Die verlorene Generation

Großbritannien zählt anderthalb Millionen muslimischer Immigranten. Etwa ein Drittel von ihnen hat die Volljährigkeit noch nicht erreicht und kämpft mit Orientierungsproblemen. Von Tahir Abbas

Großbritannien zählt anderthalb Millionen muslimischer Immigranten; ein gutes Drittel dieser Bevölkerungsgruppe hat die Volljährigkeit noch nicht erreicht, kämpft mit Orientierungsproblemen und sieht kaum gesellschaftliche Perspektiven vor sich. Von Tahir Abbas

London, Foto: AP
Straße in London

​​In Grossbritannien sind Muslime schon seit Beginn des 19. Jahrhunderts präsent, als sich Seeleute und Händler aus dem Mittleren Osten in den grösseren Hafenstädten niederliessen. In grosser Zahl trafen sie jedoch erst nach dem Zweiten Weltkrieg ein; Migranten aus Pakistan, Bangladesh und Indien waren damals als preiswerte Arbeitskräfte in den teilweise bereits auf dem Abstieg befindlichen Industrieregionen gefragt.

Der Grossteil der 1,6 Millionen britischer Muslime, nämlich gut eine Million, stammt aus Südasien; davon sind zwei Drittel pakistanischer, ein Drittel ist bangalischer Herkunft. Die restliche halbe Million setzt sich aus Nordafrikanern sowie Menschen aus Osteuropa und Südostasien zusammen.

Nach wie vor konzentriert sich die muslimische Bevölkerung in den einstigen Industriestädten und -regionen im Südosten, den Midlands und dem Norden Englands.

Proteste gegen "Satanische Verse"

Erst in jüngerer Zeit haben die Muslime in der Immigrationsgeschichte des Landes ihre eigenen Akzente gesetzt. Bis zum Fanal der Rushdie- Affäre im Jahr 1989 galt die südasiatisch-muslimische Gemeinschaft als ruhig, passiv, friedfertig und gesetzestreu, wenn auch eher rückwärts gewandt.

● Aufgaben und Übungen
#1 Aktualisiere im Text über britische Muslime den Teil von "Erst in jüngerer" bis "eher rückwärts gewandt." und schreib ihn neu, wobei "friedfertig" durch "friedlich" ersetzt wird.
#2 Woher stammen laut dem Text über britische Muslime gut eine Million der britischen Muslime?

● Aufgeführte Datensätze
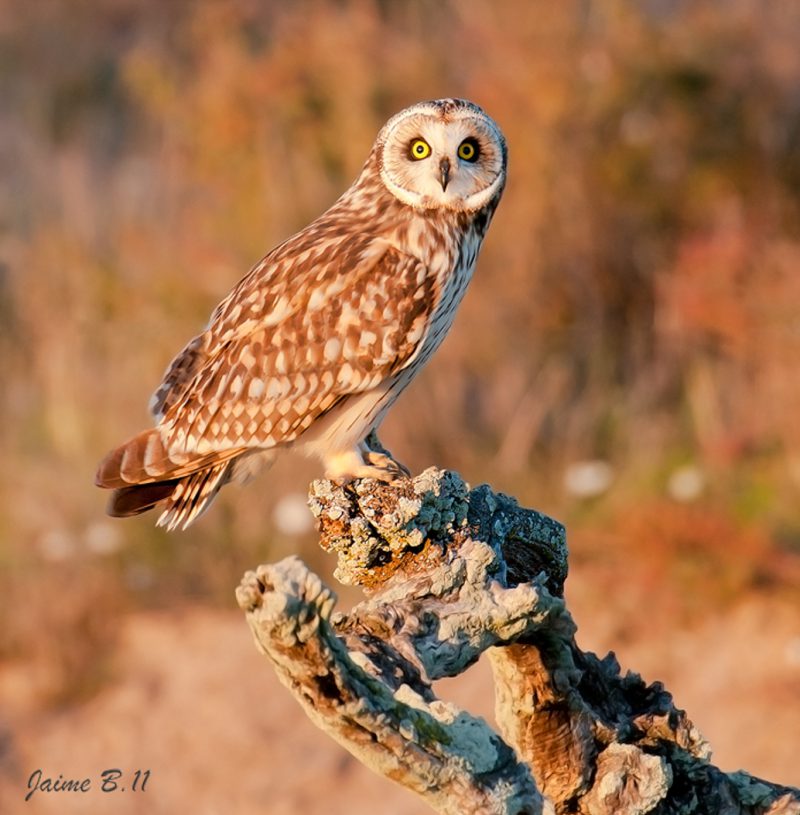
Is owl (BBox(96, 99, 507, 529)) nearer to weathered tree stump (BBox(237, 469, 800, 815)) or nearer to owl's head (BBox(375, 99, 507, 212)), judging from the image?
owl's head (BBox(375, 99, 507, 212))

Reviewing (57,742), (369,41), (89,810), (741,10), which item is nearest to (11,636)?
(57,742)

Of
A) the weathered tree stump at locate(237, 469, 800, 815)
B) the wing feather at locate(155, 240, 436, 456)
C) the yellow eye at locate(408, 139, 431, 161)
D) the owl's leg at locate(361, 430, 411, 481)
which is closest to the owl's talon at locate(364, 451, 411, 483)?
the owl's leg at locate(361, 430, 411, 481)

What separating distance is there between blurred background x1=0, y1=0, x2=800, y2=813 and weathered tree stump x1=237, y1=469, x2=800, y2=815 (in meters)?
3.87

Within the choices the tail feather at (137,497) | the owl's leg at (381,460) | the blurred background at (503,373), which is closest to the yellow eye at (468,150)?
the owl's leg at (381,460)

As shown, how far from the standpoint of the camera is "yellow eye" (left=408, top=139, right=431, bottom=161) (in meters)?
4.05

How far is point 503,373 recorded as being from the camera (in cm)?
809

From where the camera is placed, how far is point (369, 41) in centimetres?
888

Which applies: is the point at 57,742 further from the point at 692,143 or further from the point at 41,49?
the point at 41,49

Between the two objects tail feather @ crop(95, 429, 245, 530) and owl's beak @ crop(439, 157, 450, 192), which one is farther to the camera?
owl's beak @ crop(439, 157, 450, 192)
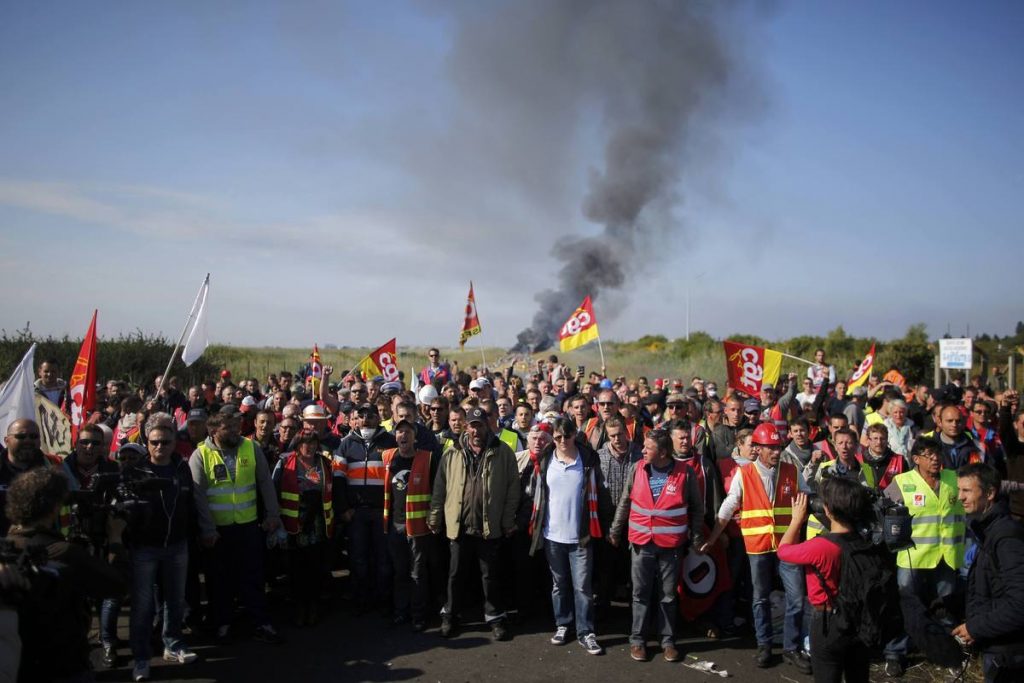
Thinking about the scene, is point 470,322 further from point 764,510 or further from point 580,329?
point 764,510

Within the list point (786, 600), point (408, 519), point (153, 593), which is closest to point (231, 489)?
point (153, 593)

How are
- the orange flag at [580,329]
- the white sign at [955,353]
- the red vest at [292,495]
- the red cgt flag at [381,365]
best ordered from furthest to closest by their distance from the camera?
the white sign at [955,353] → the orange flag at [580,329] → the red cgt flag at [381,365] → the red vest at [292,495]

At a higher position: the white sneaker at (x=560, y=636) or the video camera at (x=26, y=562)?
the video camera at (x=26, y=562)

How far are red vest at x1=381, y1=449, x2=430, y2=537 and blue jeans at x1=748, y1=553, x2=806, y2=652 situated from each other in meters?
3.10

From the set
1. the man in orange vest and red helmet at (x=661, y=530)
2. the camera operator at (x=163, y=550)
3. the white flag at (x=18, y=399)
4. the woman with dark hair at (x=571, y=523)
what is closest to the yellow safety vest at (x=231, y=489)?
the camera operator at (x=163, y=550)

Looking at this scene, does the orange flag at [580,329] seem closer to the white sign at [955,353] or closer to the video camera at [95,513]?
the white sign at [955,353]

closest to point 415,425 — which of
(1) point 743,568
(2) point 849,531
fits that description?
(1) point 743,568

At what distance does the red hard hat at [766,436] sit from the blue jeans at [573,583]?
179cm

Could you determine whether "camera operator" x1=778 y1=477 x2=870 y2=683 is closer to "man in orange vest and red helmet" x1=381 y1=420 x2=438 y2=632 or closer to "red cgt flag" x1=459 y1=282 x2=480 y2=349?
"man in orange vest and red helmet" x1=381 y1=420 x2=438 y2=632

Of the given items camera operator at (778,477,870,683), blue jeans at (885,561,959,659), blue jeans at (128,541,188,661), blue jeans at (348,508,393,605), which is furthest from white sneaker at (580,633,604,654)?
blue jeans at (128,541,188,661)

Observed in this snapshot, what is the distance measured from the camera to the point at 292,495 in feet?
22.8

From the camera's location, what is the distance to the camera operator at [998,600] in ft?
11.9

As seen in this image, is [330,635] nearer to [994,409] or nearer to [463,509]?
[463,509]

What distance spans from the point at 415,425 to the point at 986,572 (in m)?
5.08
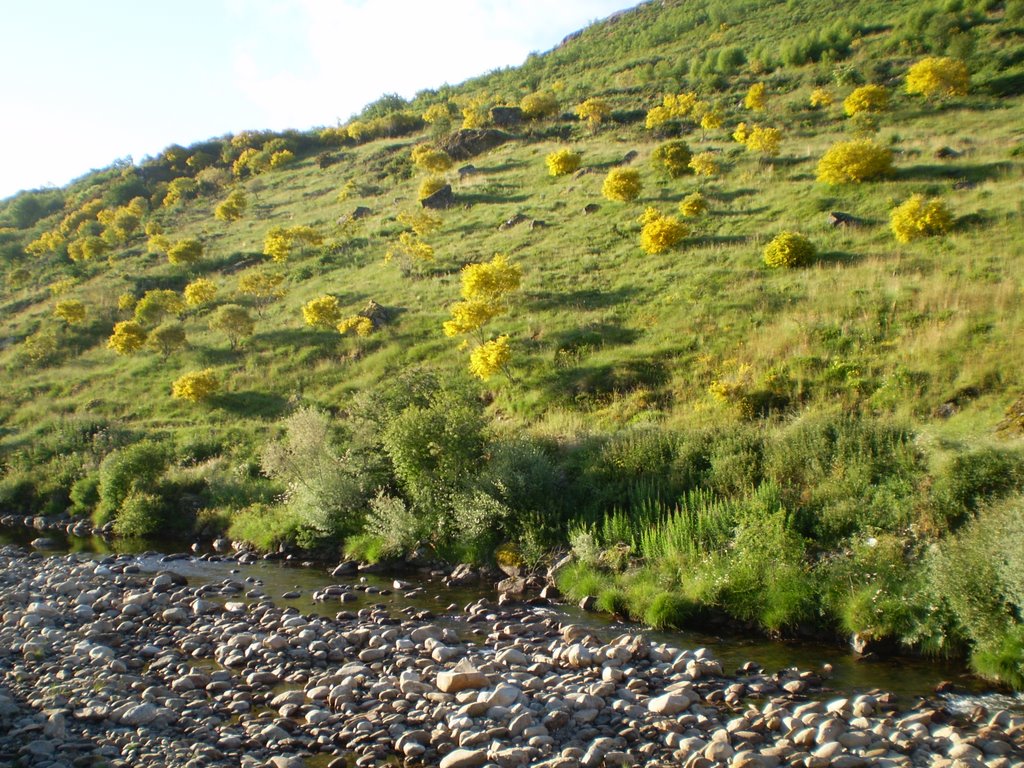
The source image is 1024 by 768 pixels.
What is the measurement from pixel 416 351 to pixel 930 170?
82.1 ft

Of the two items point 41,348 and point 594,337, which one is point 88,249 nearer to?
point 41,348

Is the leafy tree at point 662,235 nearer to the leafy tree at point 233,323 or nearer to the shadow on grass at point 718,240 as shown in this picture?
the shadow on grass at point 718,240

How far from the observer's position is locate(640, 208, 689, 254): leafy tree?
32688mm

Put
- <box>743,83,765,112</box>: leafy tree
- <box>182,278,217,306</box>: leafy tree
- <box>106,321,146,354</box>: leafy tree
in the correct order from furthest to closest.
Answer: <box>743,83,765,112</box>: leafy tree → <box>182,278,217,306</box>: leafy tree → <box>106,321,146,354</box>: leafy tree

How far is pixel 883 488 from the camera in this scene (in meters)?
12.6

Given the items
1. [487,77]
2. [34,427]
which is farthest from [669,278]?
[487,77]

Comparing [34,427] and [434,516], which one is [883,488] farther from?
[34,427]

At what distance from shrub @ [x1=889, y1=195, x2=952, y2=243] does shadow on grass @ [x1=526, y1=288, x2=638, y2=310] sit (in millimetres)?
10059

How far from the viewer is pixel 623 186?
131 feet

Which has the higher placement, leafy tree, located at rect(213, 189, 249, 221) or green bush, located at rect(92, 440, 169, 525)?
leafy tree, located at rect(213, 189, 249, 221)

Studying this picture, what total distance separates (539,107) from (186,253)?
34.0m

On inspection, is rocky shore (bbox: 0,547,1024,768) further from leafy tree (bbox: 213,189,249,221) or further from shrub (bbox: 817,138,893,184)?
leafy tree (bbox: 213,189,249,221)

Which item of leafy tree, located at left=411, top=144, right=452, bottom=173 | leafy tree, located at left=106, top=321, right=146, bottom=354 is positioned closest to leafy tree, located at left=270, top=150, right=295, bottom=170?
leafy tree, located at left=411, top=144, right=452, bottom=173

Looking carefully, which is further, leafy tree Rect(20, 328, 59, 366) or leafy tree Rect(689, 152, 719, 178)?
leafy tree Rect(20, 328, 59, 366)
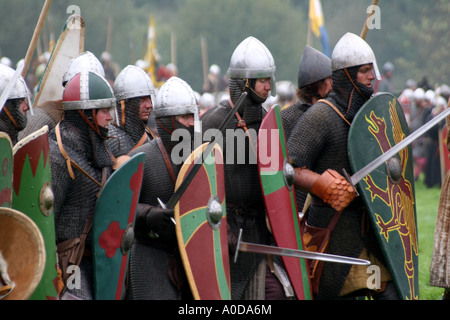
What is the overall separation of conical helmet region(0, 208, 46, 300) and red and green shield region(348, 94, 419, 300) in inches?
77.9

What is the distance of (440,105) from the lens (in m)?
16.0

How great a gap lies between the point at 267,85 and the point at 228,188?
2.19 ft

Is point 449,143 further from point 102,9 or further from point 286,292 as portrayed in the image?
point 102,9

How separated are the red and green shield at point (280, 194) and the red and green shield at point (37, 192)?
49.1 inches

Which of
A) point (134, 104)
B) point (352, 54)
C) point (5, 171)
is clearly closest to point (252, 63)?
point (352, 54)

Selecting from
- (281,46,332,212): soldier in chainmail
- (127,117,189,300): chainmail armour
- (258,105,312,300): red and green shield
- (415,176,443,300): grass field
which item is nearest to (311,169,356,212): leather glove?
(258,105,312,300): red and green shield

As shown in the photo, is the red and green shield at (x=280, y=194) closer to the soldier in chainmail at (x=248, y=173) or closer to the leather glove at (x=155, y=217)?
the soldier in chainmail at (x=248, y=173)

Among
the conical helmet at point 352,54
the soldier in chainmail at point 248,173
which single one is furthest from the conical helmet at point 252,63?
the conical helmet at point 352,54

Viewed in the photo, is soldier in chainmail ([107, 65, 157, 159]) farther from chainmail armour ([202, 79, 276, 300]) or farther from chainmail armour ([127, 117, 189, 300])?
chainmail armour ([127, 117, 189, 300])

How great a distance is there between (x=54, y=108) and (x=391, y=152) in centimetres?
225

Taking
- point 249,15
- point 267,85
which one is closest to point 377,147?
point 267,85

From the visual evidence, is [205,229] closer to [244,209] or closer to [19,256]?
[244,209]

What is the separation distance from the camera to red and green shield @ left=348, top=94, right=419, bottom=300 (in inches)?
182

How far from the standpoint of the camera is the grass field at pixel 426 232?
21.5 ft
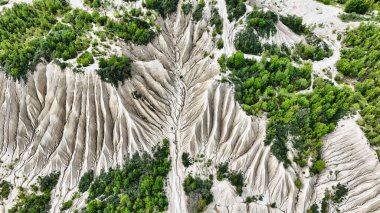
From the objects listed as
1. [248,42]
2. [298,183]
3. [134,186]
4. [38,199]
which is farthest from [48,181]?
[248,42]

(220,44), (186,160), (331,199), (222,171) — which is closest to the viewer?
(331,199)

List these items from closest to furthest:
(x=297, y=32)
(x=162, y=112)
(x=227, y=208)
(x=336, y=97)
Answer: (x=227, y=208) < (x=336, y=97) < (x=162, y=112) < (x=297, y=32)

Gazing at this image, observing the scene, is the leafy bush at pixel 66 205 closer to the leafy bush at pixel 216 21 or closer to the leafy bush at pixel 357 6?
the leafy bush at pixel 216 21

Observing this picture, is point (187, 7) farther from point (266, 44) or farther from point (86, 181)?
point (86, 181)

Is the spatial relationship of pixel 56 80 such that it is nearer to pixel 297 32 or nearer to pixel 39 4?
pixel 39 4

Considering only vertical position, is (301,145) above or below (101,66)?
below

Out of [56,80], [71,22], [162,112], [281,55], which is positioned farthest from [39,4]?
[281,55]

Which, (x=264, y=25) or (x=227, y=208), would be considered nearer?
(x=227, y=208)
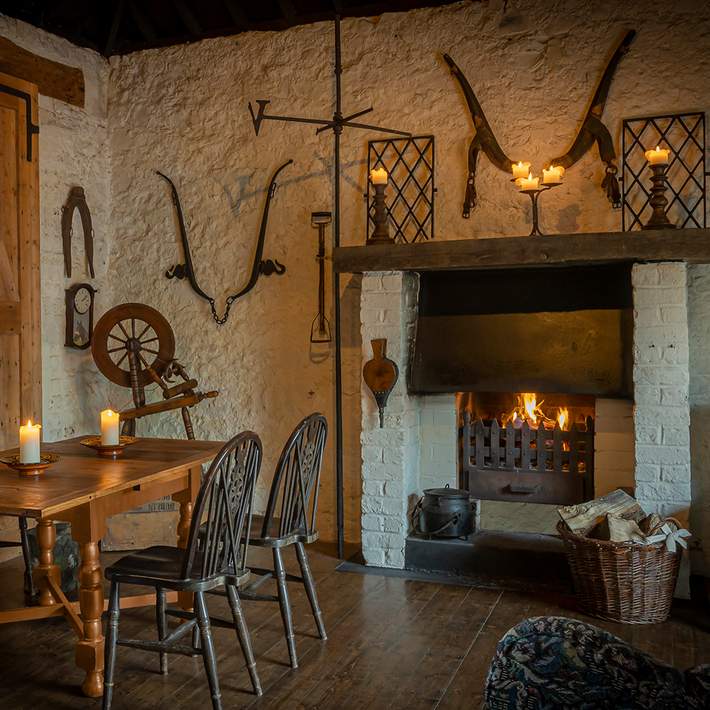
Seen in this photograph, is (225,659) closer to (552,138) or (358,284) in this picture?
(358,284)

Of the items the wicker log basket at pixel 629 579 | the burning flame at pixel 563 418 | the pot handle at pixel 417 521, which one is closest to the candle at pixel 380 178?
the burning flame at pixel 563 418

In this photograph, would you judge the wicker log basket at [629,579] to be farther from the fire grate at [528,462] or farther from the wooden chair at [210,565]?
the wooden chair at [210,565]

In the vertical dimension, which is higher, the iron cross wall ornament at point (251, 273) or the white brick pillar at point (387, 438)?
the iron cross wall ornament at point (251, 273)

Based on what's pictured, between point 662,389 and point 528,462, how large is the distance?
80cm

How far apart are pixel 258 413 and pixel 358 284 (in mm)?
1059

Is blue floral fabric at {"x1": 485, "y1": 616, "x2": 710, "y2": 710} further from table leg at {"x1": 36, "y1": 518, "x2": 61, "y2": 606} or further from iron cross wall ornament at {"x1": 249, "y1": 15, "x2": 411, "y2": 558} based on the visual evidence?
iron cross wall ornament at {"x1": 249, "y1": 15, "x2": 411, "y2": 558}

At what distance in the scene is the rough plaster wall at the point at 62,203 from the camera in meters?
5.01

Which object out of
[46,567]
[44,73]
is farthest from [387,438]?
[44,73]

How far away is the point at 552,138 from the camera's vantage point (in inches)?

● Die Lösungen
#1
Erst in jüngerer Zeit haben die Muslime in der Immigrationsgeschichte des Landes ihre eigenen Akzente gesetzt. Bis zum Fanal der Rushdie- Affäre im Jahr 1989 galt die südasiatisch-muslimische Gemeinschaft als ruhig, passiv, friedlich und gesetzestreu, wenn auch eher rückwärts gewandt.

#2 Aus Südasien.